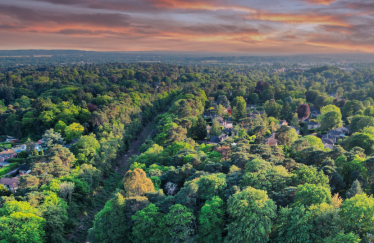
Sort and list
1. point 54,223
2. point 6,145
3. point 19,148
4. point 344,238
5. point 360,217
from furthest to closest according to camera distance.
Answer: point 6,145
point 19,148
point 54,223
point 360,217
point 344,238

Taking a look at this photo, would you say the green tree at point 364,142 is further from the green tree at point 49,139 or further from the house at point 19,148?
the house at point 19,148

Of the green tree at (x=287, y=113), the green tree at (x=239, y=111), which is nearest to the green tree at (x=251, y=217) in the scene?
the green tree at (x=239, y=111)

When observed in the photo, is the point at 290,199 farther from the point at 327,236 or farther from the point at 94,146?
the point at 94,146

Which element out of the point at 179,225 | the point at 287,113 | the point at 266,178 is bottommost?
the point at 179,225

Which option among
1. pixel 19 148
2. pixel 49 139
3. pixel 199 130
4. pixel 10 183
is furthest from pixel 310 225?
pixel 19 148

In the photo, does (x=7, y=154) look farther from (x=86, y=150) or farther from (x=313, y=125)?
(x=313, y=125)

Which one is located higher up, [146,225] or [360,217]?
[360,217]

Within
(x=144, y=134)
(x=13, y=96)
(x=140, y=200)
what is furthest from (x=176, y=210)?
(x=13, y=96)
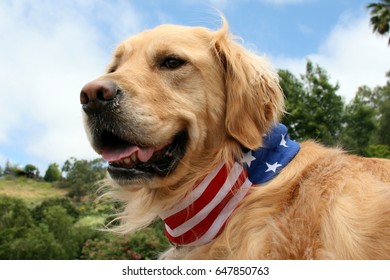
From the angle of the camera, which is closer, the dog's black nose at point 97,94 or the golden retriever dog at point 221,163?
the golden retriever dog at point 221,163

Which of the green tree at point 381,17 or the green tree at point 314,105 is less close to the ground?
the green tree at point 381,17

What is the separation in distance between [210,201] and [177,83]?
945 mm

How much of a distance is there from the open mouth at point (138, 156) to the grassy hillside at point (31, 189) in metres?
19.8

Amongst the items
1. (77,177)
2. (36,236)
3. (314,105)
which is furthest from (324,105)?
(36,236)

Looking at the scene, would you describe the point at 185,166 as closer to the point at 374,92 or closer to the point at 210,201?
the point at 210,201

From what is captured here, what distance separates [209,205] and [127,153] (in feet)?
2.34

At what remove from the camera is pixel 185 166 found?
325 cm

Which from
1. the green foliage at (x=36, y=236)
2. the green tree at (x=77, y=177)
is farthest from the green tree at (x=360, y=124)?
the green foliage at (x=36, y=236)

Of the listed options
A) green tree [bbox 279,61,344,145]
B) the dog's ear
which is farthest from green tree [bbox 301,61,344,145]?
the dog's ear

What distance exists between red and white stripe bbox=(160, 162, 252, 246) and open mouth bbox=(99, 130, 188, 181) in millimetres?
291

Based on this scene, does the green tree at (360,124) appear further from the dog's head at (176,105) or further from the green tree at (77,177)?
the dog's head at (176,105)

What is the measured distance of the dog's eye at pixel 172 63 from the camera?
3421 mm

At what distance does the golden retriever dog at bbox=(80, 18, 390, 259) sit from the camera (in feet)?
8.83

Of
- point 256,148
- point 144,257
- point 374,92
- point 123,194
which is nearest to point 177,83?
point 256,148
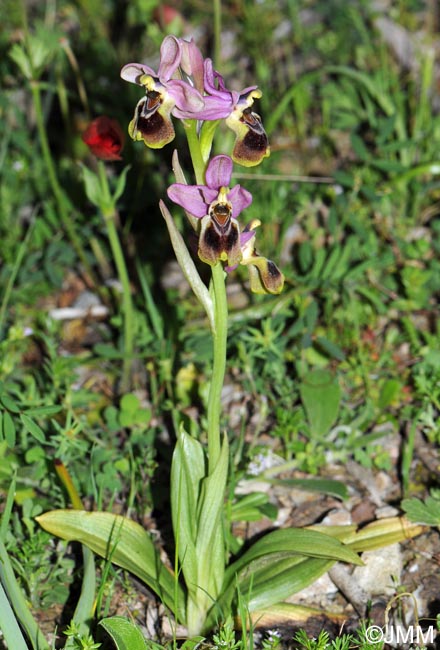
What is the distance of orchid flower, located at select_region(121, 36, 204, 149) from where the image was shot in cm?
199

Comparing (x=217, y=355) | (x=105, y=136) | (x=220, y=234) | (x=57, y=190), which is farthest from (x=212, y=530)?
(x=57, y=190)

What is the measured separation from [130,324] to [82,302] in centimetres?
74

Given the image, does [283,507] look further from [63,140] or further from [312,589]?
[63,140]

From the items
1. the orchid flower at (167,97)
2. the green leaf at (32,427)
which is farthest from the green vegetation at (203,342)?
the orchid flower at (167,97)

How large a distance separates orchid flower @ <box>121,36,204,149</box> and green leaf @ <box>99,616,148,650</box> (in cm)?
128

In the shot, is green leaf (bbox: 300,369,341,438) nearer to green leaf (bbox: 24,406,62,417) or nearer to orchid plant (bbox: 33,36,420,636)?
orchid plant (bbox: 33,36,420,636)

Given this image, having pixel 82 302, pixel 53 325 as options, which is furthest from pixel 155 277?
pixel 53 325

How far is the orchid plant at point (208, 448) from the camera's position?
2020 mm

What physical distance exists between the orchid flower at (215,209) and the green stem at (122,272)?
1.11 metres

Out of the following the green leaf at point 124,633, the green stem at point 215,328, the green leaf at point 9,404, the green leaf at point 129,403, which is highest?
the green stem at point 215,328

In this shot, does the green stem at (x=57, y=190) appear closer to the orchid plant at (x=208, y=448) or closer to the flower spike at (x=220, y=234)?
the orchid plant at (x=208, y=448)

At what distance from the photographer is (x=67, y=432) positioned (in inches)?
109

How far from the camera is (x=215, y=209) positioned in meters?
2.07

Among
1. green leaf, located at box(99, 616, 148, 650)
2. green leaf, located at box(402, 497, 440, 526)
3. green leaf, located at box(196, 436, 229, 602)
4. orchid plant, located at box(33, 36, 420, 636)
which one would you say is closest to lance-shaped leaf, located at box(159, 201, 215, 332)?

_ _ _ _ _ _ _

Quote verbatim the line containing "What physical distance" and every line after it through the end of the records above.

What physical distance exists between the orchid flower at (215,209) and the green stem at (122,272)?
1.11 metres

Out of the following the green leaf at point 124,633, the green stem at point 215,328, the green leaf at point 9,404, the green leaf at point 129,403, which is highest?
the green stem at point 215,328

In this shot, does the green stem at (x=57, y=190) appear closer to the orchid plant at (x=208, y=448) or closer to the flower spike at (x=220, y=234)?
the orchid plant at (x=208, y=448)

At what distance from the photographer is (x=67, y=432) positioned (in inches)?
109

How far from the camera is (x=215, y=209) positioned in meters?
2.07

Among
1. green leaf, located at box(99, 616, 148, 650)
2. green leaf, located at box(402, 497, 440, 526)
3. green leaf, located at box(196, 436, 229, 602)
4. orchid plant, located at box(33, 36, 420, 636)
which one would you say is closest to lance-shaped leaf, located at box(159, 201, 215, 332)?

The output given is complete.